Obiang ha sido, efectivamente, reelegido y repite el mismo
gobierno que tenía. ¿Es esto un éxito? Lo es en un sentido:
Obiang y su cuadrilla ganan tiempo, se aseguran un nuevo periodo
de apropiación de las riquezas del país. No lo es en el sentido
político: ninguno de los problemas del país se solucionan con
esta "victoria electoral" que lleva consigo el aumento del culto
al dictador, acentúa el monolitismo del régimen y hace que
repita uno de los equipos ministeriales más inútiles de la
historia del país. Las últimas elecciones se recordarán también
porque han dado expresión política al cansancio que buena parte
de la población siente ante la dictadura (la abstención real ha
sido muy alta) y han mostrado los límites de la estabilidad del
"sistema". El dictador no solo necesita ganar, necesita hacer
del pucherazo una condición permanente. Se siente inseguro ante
la posibilidad de conseguir resultados normales. Necesita
resultados superiores al 90% de los votos, unos resultados que
cualquier observador imparcial sabe que son mentirosos. Hace
unos días un dirigente guineano nos decía "Obiang no aceptará
nunca vivir en Guinea como un ciudadano normal". Es cierto pero
su problema es mayor todavía. Obiang no aceptará nunca vivir en
Guinea como un dirigente político normal. Sólo una dictadura
como la actual es aceptable para él.
La comunidad
internacional ha tenido una actitud doble ante el proceso
electoral ecuatoguineano. Por un lado se ha consolidado la
"coalición" de organizaciones no gubernamentales que actúan en
los foros internacionales denunciando los manejos del dictador,
por otro, los gobiernos históricamente interesados en Guinea han
permanecido en silencio o han mostrado actitudes complacientes
para con el dictador. En el silencio ha estado la administración
Obama "distraída" en el largo proceso de designación de un nuevo
embajador. En la complacencia se sitúan una parte de los
políticos españoles con el ministro Moratinos a la cabeza (unas
recientes declaraciones suyas vuelven a insistir en la política
de "compromiso constructivo", formulada por primera vez por los
gobiernos del Partido Popular hace ya casi diez años y que no ha
cosechado ni un sólo éxito) y que cuenta con el apoyo de
significados opositores como Gustavo de Arístegui que ha viajado
recientemente a Malabo para echar incienso al dictador pese a su
escandaloso comportamiento político.
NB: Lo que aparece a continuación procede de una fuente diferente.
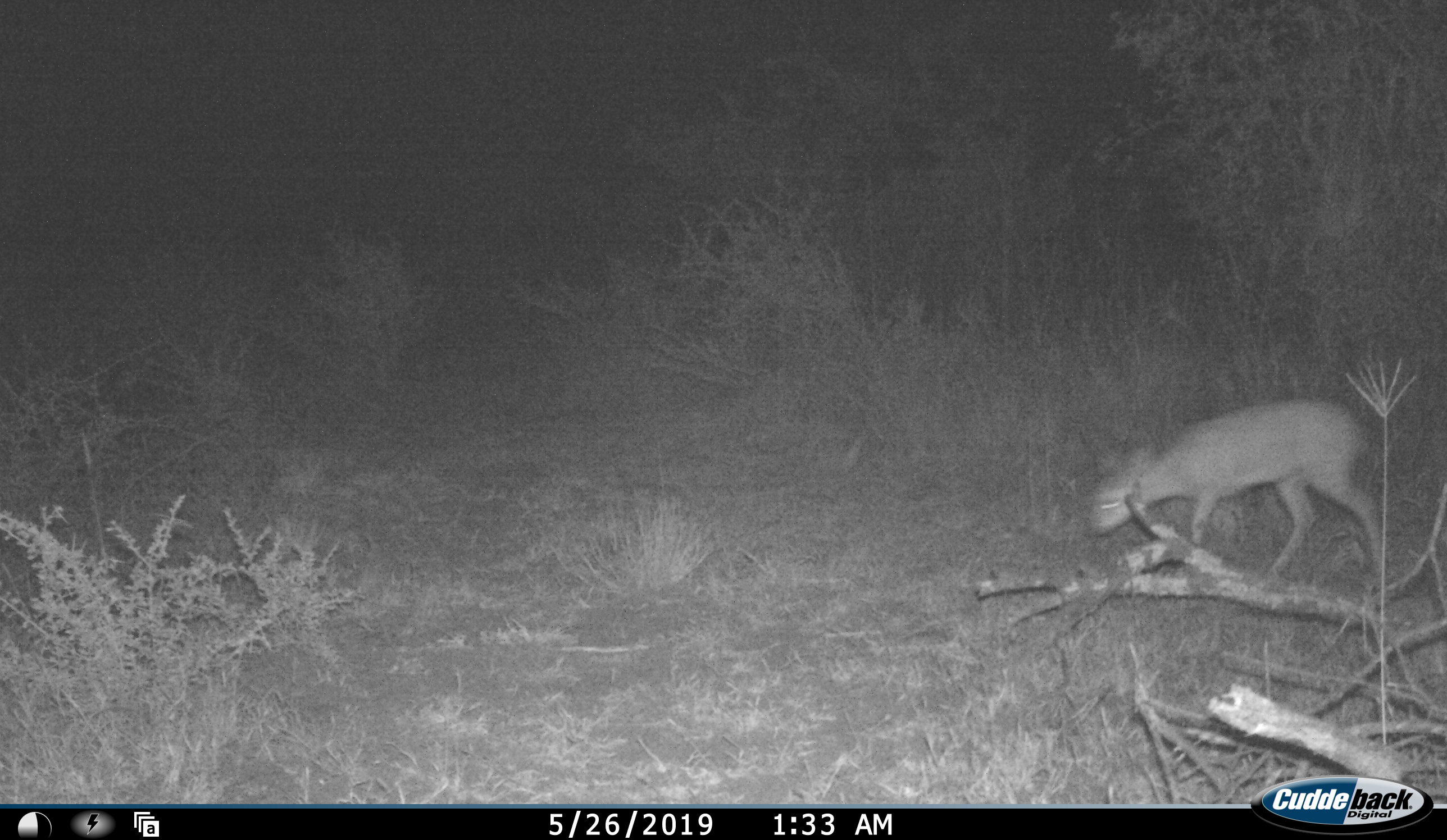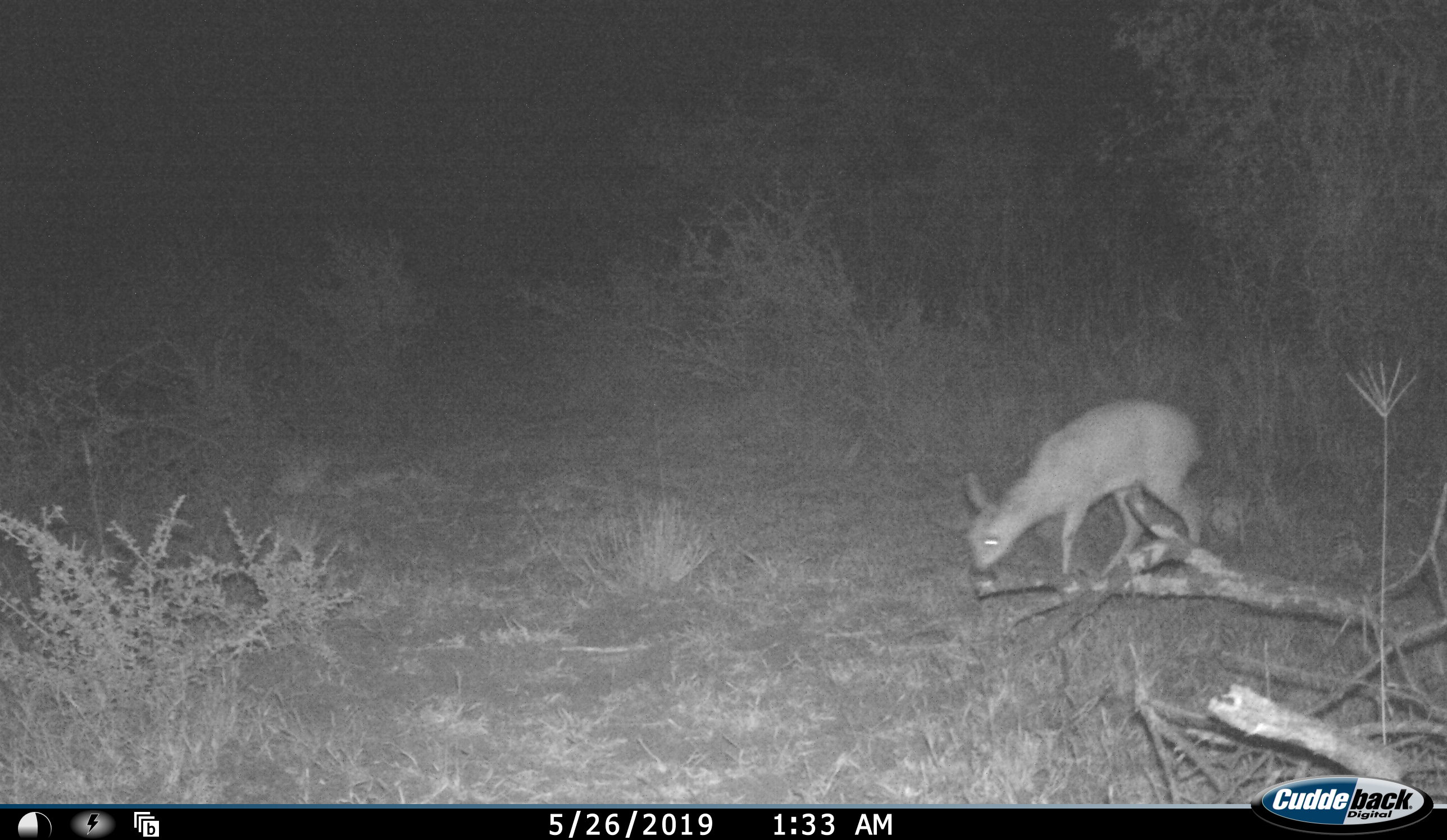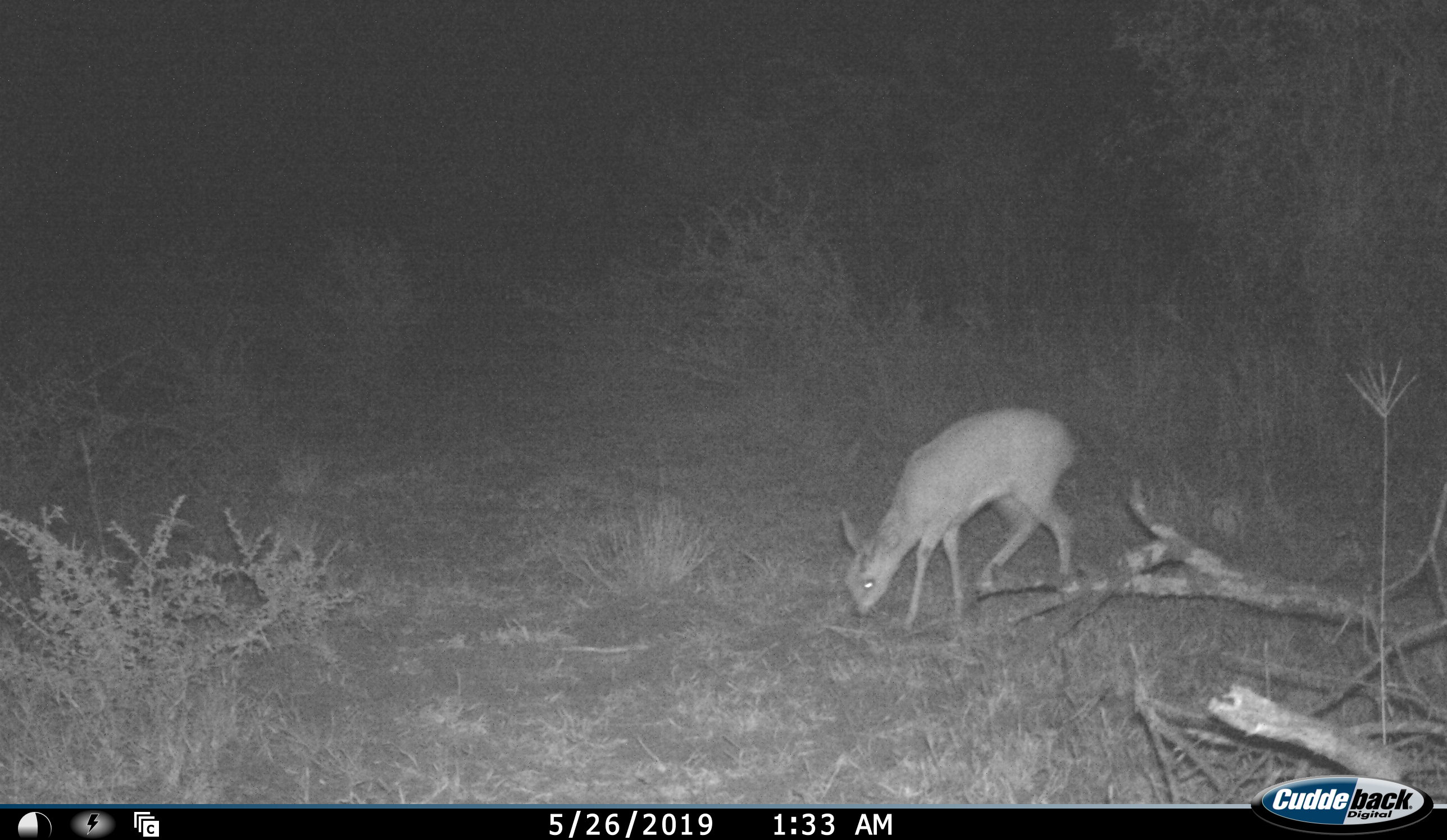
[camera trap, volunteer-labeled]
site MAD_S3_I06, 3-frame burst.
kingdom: Animalia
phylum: Chordata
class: Mammalia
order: Artiodactyla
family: Bovidae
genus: Raphicerus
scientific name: Raphicerus campestris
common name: steenbok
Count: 1.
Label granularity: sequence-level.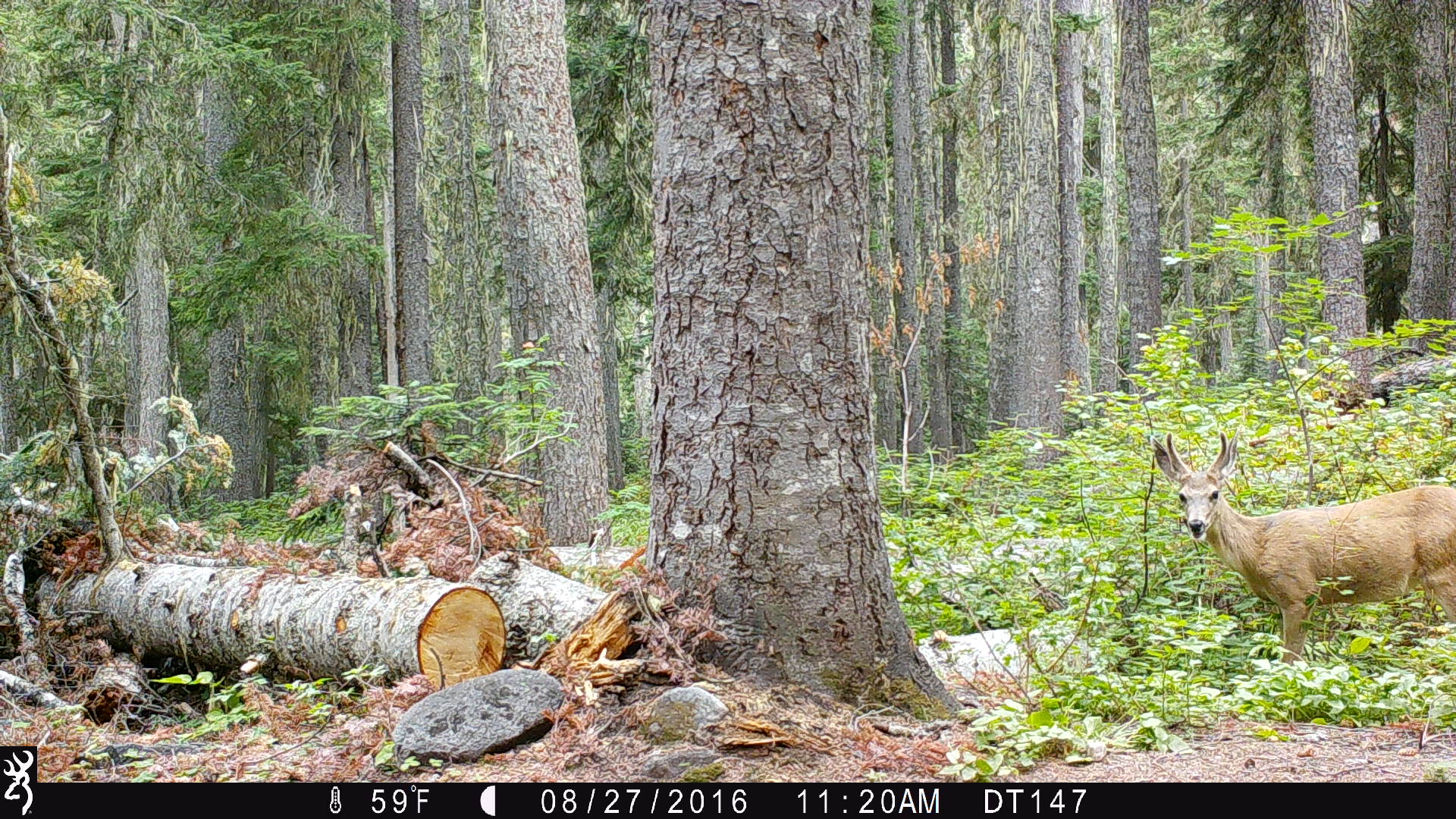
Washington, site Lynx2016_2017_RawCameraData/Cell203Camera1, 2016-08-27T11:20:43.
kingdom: Animalia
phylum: Chordata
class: Mammalia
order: Artiodactyla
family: Cervidae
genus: Odocoileus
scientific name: Odocoileus hemionus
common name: mule deer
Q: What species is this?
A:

Esta división no favorece
la causa de la democracia en Guinea Ecuatorial pero es difícil
de evitar ante la contumacia de quienes parecen decididos a
actuar como un lobby pro-Obiang.
En cualquier caso,
las bazas fundamentales se van a jugar dentro de Guinea, en la
comprobación de si la oposición democrática es capaz de
organizar en torno suyo a la mayoría de la sociedad
ecuatoguineana. Un proceso tan difícil y arriesgado como el que
ha venido desarrollando en los últimos años que le permitirá
consolidarse como una alternativa real capaz de dirigir con
éxito al país en un perspectiva de democracia y prosperidad.